After experimenting with six different open-source ruby sentiment analysis libraries from GitHub, DAP settled on the open-source TextMood. Each document in the collection was run against the program’s dictionary and given a sentiment score based on the cumulative positive and negative weight of the words within that document.
We used three approaches to check the quality of the results after applying sentiment analysis to the DAP corpus. First, we reviewed the most common words in the corpus to check the coverage and accuracy of the dictionary. We found that 95 percent of the nineteenth-century vocabulary had been scored correctly. Second, we hand-checked the most negative and the most positive scored documents and discovered that those results met our expectations. For example, the most negative described a feud, altercation, and duel between Stephen F. Austin and Joshua Pilcher. The most positive, by contrast, was Austin's glowing sales letter to a Swiss group considering immigration to Texas. Third, we compared the overall trends in sentiment scores over time against what we knew about Austin’s life to see if particular spikes in the sentiment scores matched the historical record of particularly stressful moments for Austin. The spikes in negative sentiment that emerged in documents from 1830 and 1831 matched our expectations, as historians have long recognized those years as particularly difficult periods in both Austin’s personal and professional life.
Overall, the purpose of using sentiment analysis in DAP is to offer users of the project a rough index of the emotional context of the documents in the collection.
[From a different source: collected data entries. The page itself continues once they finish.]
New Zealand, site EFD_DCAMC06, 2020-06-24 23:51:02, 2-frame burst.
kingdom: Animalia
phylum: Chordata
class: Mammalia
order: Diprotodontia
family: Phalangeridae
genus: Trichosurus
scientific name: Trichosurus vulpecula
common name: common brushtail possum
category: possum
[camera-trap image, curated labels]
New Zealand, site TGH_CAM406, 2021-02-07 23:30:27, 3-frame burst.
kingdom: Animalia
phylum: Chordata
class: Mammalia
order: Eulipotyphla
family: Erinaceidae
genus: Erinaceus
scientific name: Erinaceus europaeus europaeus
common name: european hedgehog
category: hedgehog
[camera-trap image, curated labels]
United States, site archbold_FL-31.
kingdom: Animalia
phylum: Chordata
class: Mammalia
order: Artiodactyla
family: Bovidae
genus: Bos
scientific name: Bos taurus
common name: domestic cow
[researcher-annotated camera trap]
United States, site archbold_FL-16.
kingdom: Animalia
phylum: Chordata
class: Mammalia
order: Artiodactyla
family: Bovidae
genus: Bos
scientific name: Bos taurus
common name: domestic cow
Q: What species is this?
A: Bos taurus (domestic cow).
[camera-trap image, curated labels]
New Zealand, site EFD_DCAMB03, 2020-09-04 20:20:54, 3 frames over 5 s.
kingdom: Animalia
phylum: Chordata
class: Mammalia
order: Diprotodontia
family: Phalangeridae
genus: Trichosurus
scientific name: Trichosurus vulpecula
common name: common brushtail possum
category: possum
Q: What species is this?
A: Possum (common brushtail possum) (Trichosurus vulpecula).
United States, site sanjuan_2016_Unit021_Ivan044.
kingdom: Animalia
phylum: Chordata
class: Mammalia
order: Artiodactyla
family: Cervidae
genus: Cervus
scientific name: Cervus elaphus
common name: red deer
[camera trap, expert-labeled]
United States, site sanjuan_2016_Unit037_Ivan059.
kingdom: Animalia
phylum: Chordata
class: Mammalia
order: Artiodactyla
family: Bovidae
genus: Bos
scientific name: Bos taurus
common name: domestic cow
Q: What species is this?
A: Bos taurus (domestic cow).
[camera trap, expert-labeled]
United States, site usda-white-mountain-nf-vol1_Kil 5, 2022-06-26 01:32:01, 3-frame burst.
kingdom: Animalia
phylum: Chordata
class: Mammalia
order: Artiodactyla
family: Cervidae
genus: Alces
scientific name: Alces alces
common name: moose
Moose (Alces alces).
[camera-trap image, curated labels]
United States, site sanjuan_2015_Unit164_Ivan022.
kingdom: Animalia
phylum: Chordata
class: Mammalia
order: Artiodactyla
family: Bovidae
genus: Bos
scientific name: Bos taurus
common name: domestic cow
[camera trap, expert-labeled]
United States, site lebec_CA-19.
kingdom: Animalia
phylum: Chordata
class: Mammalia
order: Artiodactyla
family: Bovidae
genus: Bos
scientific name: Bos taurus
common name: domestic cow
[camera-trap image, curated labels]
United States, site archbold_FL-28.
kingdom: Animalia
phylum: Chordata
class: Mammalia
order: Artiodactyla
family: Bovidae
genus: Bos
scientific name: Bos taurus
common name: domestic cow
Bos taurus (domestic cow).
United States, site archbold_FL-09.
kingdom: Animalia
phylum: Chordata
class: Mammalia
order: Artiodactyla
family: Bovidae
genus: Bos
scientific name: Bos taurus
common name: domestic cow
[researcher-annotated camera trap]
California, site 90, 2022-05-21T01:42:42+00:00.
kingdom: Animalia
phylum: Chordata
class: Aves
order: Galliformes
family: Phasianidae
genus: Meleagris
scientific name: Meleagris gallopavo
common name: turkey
In order to avoid conveying false impressions of precision, the “Documents” list in the search results converts the numeric score to “positive,” “neutral,” and “negative” (although the precise score and range of scores among the documents is still available to users).
We anticipate work on DAP to proceed along two fronts that support the two driving goals of the overall project:
- Expanding the collection to include as many Austin documents as possible, including:
- Processing and incorporating all Spanish-language documents from the Barker Edition.
- Processing and incorporating all other known documents – in any language – left out of the Barker Edition.
- Developing and refining the available tools for searching and exploring the datasets.
Digital Austin Papers is licensed under a Creative Commons Attribution-ShareAlike 3.0 Unported License.